The New Yorker:

The Chinese Communist Party has embraced the study of Greek and Latin—as, in some ways, an antidote to the modern West.

By Chang Che

In November, 2024, on the day of the U.S. Presidential election, Tim Whitmarsh landed in Beijing, jet-lagged and disoriented. It was the middle of the academic term at the University of Cambridge, where Whitmarsh holds the Regius Professorship in Greek. He had been flown business class halfway around the world and put up at a five-star hotel for what he had been told would be the first World Conference of Classics. What followed, he later wrote, was “the strangest and most momentous” event of his academic career.
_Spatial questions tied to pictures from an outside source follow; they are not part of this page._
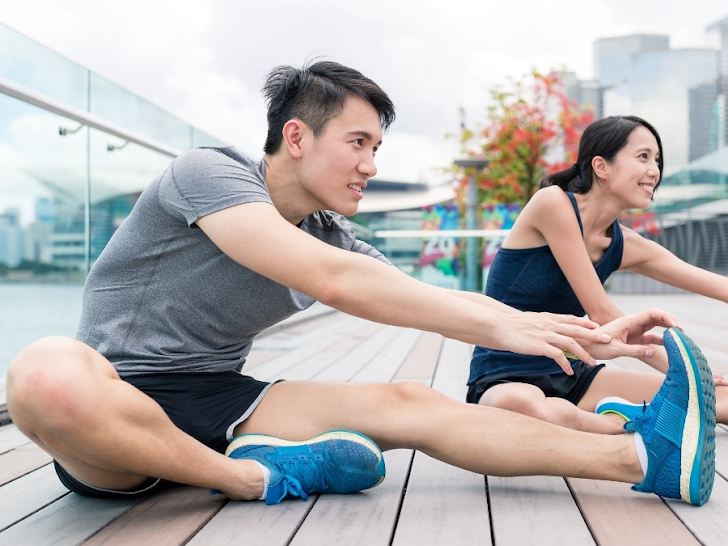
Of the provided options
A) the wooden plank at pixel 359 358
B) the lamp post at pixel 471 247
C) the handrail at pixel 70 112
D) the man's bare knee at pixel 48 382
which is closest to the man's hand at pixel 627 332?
the man's bare knee at pixel 48 382

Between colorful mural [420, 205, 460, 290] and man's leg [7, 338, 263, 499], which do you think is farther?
colorful mural [420, 205, 460, 290]

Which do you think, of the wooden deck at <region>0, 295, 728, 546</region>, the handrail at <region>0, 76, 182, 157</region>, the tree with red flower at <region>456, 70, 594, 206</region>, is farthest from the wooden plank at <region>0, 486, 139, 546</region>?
the tree with red flower at <region>456, 70, 594, 206</region>

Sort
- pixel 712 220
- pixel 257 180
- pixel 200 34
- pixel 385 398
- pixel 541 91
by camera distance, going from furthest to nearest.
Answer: pixel 200 34 → pixel 541 91 → pixel 712 220 → pixel 385 398 → pixel 257 180

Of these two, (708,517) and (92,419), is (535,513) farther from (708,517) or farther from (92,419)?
(92,419)

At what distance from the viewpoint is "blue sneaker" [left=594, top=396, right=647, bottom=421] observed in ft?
6.63

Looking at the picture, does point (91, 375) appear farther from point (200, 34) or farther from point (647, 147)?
point (200, 34)

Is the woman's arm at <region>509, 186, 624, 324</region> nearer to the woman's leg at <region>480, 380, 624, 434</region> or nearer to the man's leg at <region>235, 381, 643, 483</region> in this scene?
the woman's leg at <region>480, 380, 624, 434</region>

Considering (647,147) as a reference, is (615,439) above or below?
below

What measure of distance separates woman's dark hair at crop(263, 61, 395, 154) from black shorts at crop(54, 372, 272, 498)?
546 mm

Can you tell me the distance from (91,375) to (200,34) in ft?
111

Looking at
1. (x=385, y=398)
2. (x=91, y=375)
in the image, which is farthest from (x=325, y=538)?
(x=91, y=375)

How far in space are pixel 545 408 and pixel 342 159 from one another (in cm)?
89

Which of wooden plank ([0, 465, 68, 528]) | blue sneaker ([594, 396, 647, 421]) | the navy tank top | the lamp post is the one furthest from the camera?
the lamp post

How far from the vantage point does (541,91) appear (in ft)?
48.7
By eight o’clock the next morning, Whitmarsh was north of Beijing at the palatial Yanqi Lake international convention center. The venue, reportedly part of an almost six-billion-dollar construction project, had previously hosted the apec summit. Whitmarsh was ushered into a side room with distinguished guests, among them Lina Mendoni, the Greek minister of culture. The presiding politician was one of Xi Jinping’s closest confidants: China’s propaganda chief, Li Shulei. Li shook hands with Whitmarsh and exchanged platitudes with the other guests. It wasn’t until Whitmarsh had been herded into the main hall that he grasped what he’d signed up for: “a geopolitical event, not an intellectual one,” as he put it, with hosts including Greece and China’s ministries of culture.

Inside a conference hall roughly the size of a football field sat hundreds of people—ambassadors, politicians, and scholars. At the podium, Li read out a letter from Xi, which described ancient Greece and China as two civilizations that have shaped humanity’s development from opposite sides of Eurasia. Xi went on to encourage their cultural exchange and announced the establishment of a Chinese School of Classical Studies in Athens.